A gallery wrap’s bleed usually mirrors the image along the border. This can be set up manually in graphic design software using a ‘clone’ tool. Some types of software offer solid border, reflected edges and/or fade effects. In other cases, a ‘resize’ tool allows users to create selective, mirror, museum wrap and other types of borders. And some inkjet printers even feature layout plug-in software that can automate the process.
There are typically three ways to stretch a canvas print: (a) by hand, with stretcher bars and strainers; (b) using a canvas stretching machine, with some degree of automation; and (c) using a do-it-yourself (DIY) stretcher bar system.
Stretching canvas by hand can be very involved and time-consuming, but the raw materials needed for the process are less expensive.
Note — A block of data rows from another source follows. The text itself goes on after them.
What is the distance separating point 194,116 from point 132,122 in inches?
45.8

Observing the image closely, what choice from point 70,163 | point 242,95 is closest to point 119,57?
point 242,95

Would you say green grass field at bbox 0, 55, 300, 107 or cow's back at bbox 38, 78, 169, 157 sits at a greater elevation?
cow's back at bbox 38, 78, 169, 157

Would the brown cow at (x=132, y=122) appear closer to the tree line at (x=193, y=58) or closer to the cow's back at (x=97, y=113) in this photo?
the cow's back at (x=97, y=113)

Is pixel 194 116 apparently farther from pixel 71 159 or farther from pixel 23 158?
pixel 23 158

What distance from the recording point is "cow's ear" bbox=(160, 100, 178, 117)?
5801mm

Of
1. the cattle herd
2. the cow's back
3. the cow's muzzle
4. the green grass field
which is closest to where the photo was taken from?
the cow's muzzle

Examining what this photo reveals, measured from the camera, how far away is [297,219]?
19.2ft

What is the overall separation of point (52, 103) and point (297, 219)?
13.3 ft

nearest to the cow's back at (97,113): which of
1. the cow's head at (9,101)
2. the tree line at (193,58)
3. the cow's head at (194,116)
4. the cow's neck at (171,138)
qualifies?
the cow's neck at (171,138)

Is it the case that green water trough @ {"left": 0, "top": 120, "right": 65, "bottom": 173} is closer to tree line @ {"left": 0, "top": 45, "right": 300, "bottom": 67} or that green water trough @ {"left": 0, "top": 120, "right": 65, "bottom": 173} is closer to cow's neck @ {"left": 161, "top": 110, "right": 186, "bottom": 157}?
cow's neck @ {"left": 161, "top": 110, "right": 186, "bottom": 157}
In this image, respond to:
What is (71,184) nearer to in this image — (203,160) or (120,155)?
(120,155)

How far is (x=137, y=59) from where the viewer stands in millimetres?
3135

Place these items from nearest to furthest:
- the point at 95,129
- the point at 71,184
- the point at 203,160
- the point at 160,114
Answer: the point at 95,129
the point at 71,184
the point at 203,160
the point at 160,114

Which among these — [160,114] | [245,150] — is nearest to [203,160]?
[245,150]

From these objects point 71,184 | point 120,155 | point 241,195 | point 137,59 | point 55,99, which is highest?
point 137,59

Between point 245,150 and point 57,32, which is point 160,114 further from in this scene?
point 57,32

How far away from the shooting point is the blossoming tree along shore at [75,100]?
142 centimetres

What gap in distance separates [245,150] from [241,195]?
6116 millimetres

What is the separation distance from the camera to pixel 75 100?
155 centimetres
Stretcher bars and canvas frames can be built in-house.
Canvas stretching machines, on other hand, cost thousands of dollars, but are much more efficient. If a sign shop’s volume of canvas prints supports the business case, then these machines should definitely be investigated.
“We use a canvas stretching machine for just about everything up to 1.5 m (60 in.),” says Armando Garcia, director of operations for Soicher Marin, a high-volume fine-art reproduction company. “When you compare it to doing it by hand, the machine always wins out. I can’t think of a situation where we wouldn’t use the machine, unless it was an original canvas.”
Garcia explains it usually takes about one-and-a-half days for an operator to learn how to use the machine to its full potential, cutting the time needed for a canvas wrap by anywhere from 30 to 50 per cent.
The third option is to use a pre-made DIY stretcher bar kit. This is a happy medium between stretching by hand and automating the process—faster than the former, less expensive than the latter. There are easy-to-assemble tongue-and-groove stretcher bars available, so signmakers do not have to buy raw materials and cut them down to size.